**INSTRUCTIONS TO FOLLOW:**
The lines to find are those in the entries that hold the word "pixels"; copy every one of them.
BEGIN SOURCE RECORDS
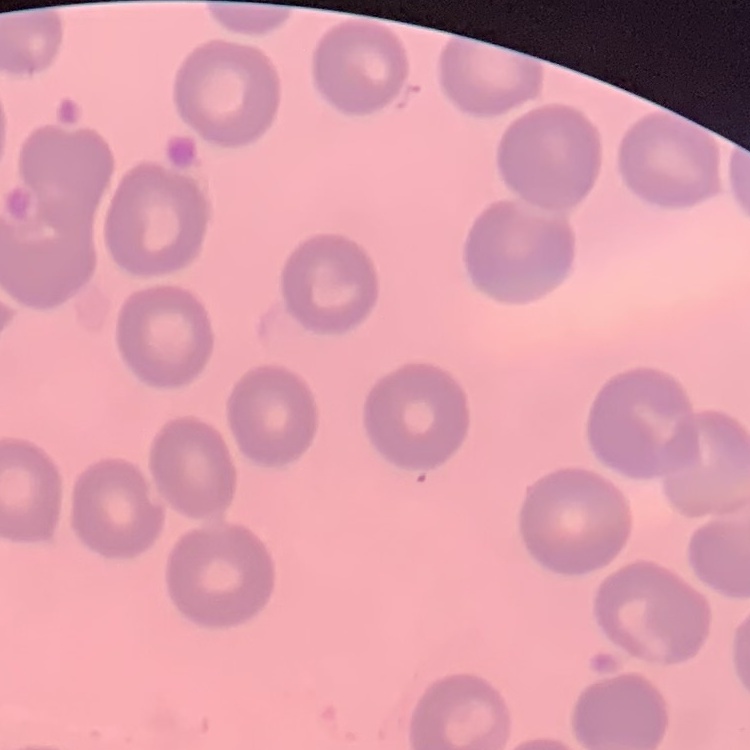
The red blood cells exhibit no rouleaux formation. Thin blood smear. One tile cut from a larger photomicrograph. Stained with either Field's or Giemsa.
Give the extent of all uninfected red blood cells.
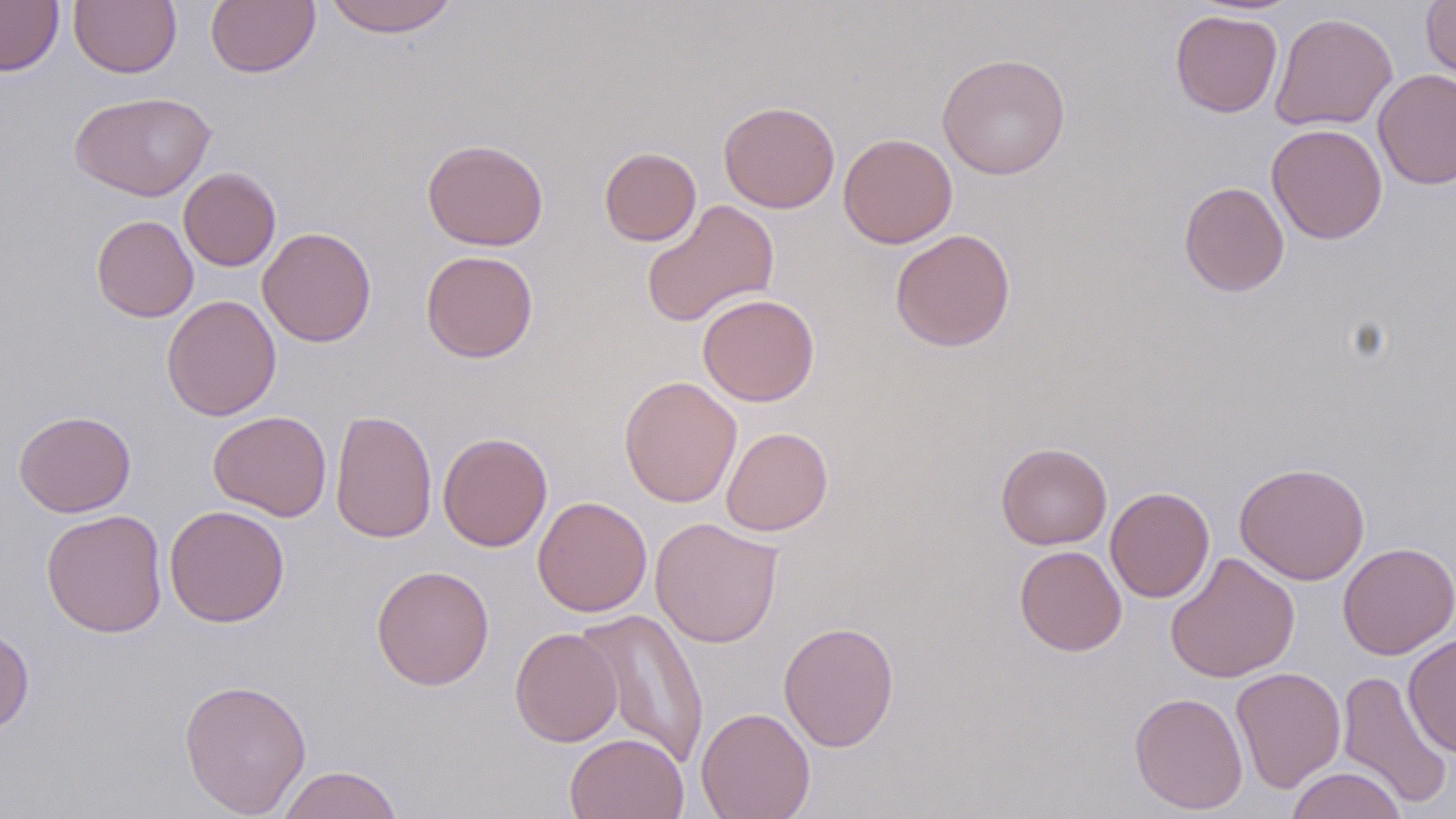

Approximate bounding boxes as (x1,y1)-(x2,y2) corner pairs in pixels.
Uninfected red blood cells: (0,0)-(64,76), (206,0)-(320,78), (324,0)-(458,37), (69,1)-(181,77), (1420,1)-(1456,83), (1170,10)-(1283,118), (1269,12)-(1398,132), (936,52)-(1071,180), (1373,69)-(1456,189), (69,91)-(216,202), (718,101)-(840,213), (1266,124)-(1387,243), (838,133)-(958,248), (422,139)-(549,251), (599,146)-(701,246), (178,167)-(281,271), (1179,181)-(1289,297), (641,199)-(779,328), (91,214)-(198,322), (257,226)-(377,347), (889,229)-(1016,352), (420,249)-(538,363), (697,293)-(820,407), (161,294)-(282,421), (619,375)-(742,507), (330,408)-(438,544), (14,410)-(136,517), (208,411)-(332,521), (721,426)-(833,535), (438,431)-(553,552), (996,442)-(1112,549), (1234,462)-(1370,585), (1105,486)-(1214,603), (532,496)-(652,616), (164,504)-(289,627), (41,509)-(168,638), (649,517)-(783,648), (1337,542)-(1456,660), (1014,545)-(1127,656), (1165,551)-(1301,683), (371,565)-(495,690), (576,608)-(710,768), (778,621)-(899,751), (0,623)-(35,738), (509,627)-(622,747), (1403,632)-(1456,758), (1230,667)-(1346,792), (1337,669)-(1453,809), (178,678)-(312,818), (1130,692)-(1249,814), (696,707)-(815,819), (565,732)-(688,819), (277,765)-(403,819), (1285,766)-(1408,819).

Summary:
  - Slide-level diagnosis: no evidence of blood parasites
  - Image size: 1456×819 pixels
  - Field of view: single
  - Stain: May-Grünwald-Giemsa
  - Preparation: thin blood film
  - Magnification: 1000x
  - Modality: optical microscopy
END SOURCE RECORDS
**REPLY TO THE TASK:**
Approximate bounding boxes as (x1,y1)-(x2,y2) corner pairs in pixels.
  - Image size: 1456×819 pixels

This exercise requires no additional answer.